# Minhash

To calculate the similarity of two sets, we can use the [Jaccard index](https://en.wikipedia.org/wiki/Jaccard_index), which divides the size of the sets' intersection by the size of their union. As with the other problems we've discussed so far, keeping explicit representations of sets around is intractable for very large sets, but it is also intractable if we have very many sets, for example, if we're building a search engine. We would like a way to construct _signatures_ of sets in such a way that we can calculate their approximate similarity scalably.

Minhash is a technique for constructing signatures of sets that will allow us to estimate their approximate similarity. Here's the basic technique, which tracks document signatures by keeping track of the _minimum_ value seen for multiple hash functions across every element in the set.

In [None]:
import numpy as np
import random
import pickle

In [None]:
from sklearn.utils.murmurhash import murmurhash3_bytes_u32 as mhash


def murmurmaker(seed):
 """ 
 return a function to calculate a 32-bit murmurhash of v 
 (an object or bytes), using the given seed
 """
 def m(v):
 bvalue = None
 
 if type(v) == str:
 bvalue = v.encode("utf-8")
 elif hasattr(v, "to_bytes"):
 bvalue = v.to_bytes(128, "big")
 elif type(v) == bytes:
 bvalue = v
 else:
 bvalue = pickle.dumps(v)

 return mhash(bvalue, seed=seed)
 
 return m


class SimpleMinhash(object):
 """ This is a very basic implementation of minhash """
 def __init__(self, hashes):
 rng = np.random.RandomState(seed=int.from_bytes(b"rad!", "big"))
 self.buckets = np.full(hashes, (1 << 32) - 1)
 self.hashes = [murmurmaker(seed) for seed in rng.randint(0, (1<<32) - 1, hashes)]
 
 def add(self, obj):
 self.buckets = np.minimum(self.buckets, [h(obj) for h in self.hashes])
 
 def similarity(self, other):
 """ """
 return np.count_nonzero(self.buckets==other.buckets) / float(len(self.buckets))
 
 def merge(self, other):
 """ returns a newly-allocated minhash structure containing 
 the merge of this hash and another """
 result = SimpleMinhash(0)
 result.buckets = np.minimum(self.buckets, other.buckets)
 result.hashes = self.hashes
 return result

We can test a small Minhash with random values to see how well the approximate Jaccard index implementation works.

In [None]:
def test_minhash(count=50000, expected_percentage=.20):
 m1 = SimpleMinhash(1024)
 m2 = SimpleMinhash(1024)
 for i in range(count):
 bits = random.getrandbits(64).to_bytes(8, "big")
 if i % 1000 < (1000 * expected_percentage):
 m1.add(bits)
 m2.add(bits)
 elif i % 2 == 0:
 m1.add(bits)
 else:
 m2.add(bits)
 return m1.similarity(m2)

In [None]:
test_minhash()

──────────

*Stated problem a*.
Answer these from the Minhash page, one answer a line, marked (i), (ii), (iii) like the questions:
(i) What does the Jaccard index divide by what?
(ii) What value does the basic Minhash technique track for each hash function?
(iii) How many hashes does test_minhash give each SimpleMinhash it creates?

──────────

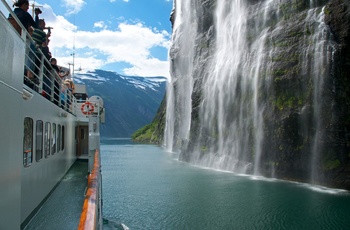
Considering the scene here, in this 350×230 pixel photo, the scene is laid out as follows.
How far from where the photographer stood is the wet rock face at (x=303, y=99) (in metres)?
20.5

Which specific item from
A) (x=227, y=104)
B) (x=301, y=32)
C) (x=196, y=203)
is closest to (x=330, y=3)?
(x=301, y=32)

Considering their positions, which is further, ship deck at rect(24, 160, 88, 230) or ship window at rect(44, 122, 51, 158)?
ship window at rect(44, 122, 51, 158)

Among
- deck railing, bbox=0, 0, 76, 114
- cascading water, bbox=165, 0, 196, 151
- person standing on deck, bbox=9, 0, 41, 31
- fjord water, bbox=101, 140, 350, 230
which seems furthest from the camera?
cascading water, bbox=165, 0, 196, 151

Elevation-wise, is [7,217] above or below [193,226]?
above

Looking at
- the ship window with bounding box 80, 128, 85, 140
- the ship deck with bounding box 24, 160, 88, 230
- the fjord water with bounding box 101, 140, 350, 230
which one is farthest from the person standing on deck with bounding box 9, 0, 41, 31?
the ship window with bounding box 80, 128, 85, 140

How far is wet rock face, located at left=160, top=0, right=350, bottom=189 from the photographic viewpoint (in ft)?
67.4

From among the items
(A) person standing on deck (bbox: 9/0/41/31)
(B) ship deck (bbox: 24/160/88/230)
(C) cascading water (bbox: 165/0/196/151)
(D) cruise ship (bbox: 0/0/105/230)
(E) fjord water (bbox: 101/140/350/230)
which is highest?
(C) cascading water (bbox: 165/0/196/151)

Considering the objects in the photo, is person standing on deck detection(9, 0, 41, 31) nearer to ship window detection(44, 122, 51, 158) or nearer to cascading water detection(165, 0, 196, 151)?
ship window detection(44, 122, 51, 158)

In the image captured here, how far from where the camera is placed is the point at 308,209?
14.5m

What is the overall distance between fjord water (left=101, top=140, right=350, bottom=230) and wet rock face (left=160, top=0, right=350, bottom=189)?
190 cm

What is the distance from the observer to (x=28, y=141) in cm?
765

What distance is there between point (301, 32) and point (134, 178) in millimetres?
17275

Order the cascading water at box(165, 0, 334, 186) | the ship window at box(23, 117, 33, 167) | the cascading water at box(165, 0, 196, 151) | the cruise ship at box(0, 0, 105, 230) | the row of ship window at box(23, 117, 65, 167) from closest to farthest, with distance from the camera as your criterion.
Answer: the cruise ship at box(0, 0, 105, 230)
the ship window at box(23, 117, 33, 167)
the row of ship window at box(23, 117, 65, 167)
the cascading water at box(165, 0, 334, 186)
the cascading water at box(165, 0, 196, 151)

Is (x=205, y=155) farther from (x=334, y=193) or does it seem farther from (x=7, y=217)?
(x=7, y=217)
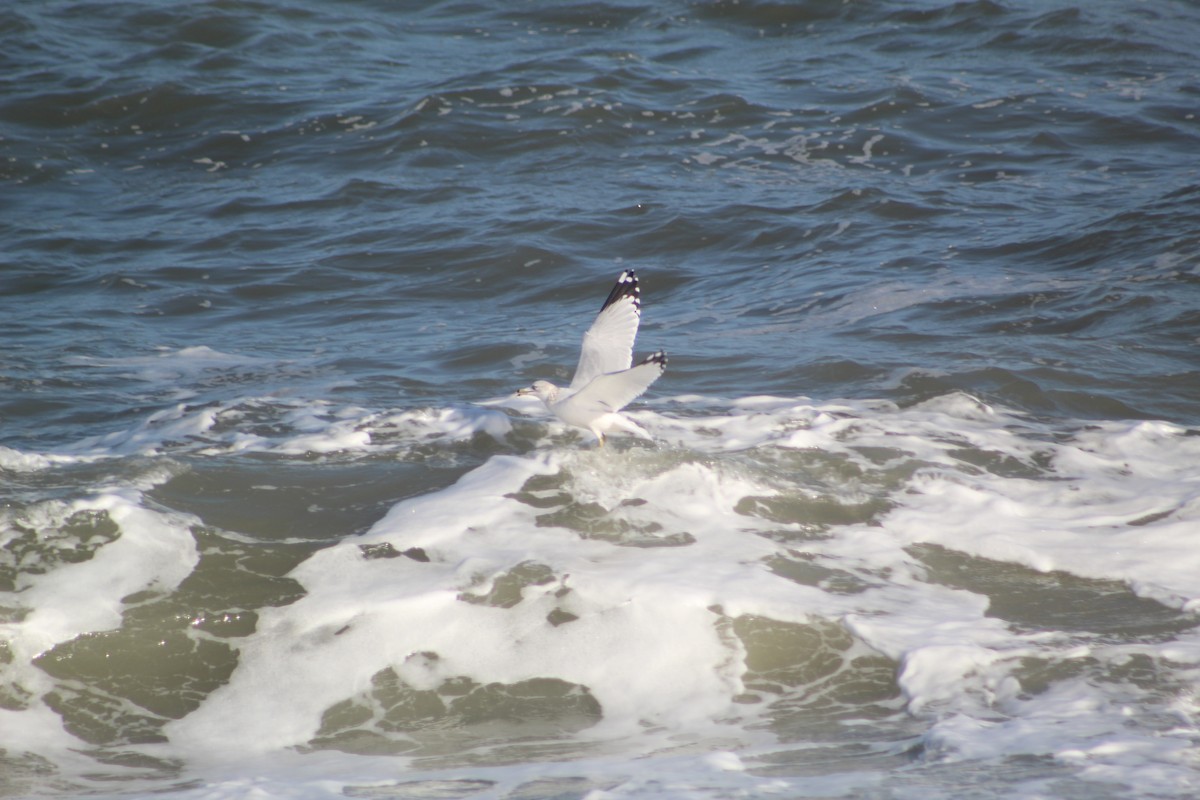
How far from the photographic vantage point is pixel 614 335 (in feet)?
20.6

──────────

*Stated problem b*.
Repeat the lines of the records word for word, starting at the line that contains "How far from the" and ending at the end of the records.

*Reply a*.
(i) The size of the sets' intersection by the size of their union.
(ii) The minimum value seen across every element in the set.
(iii) 1024.

*Reply b*.
How far from the photographic vantage point is pixel 614 335 (in feet)?
20.6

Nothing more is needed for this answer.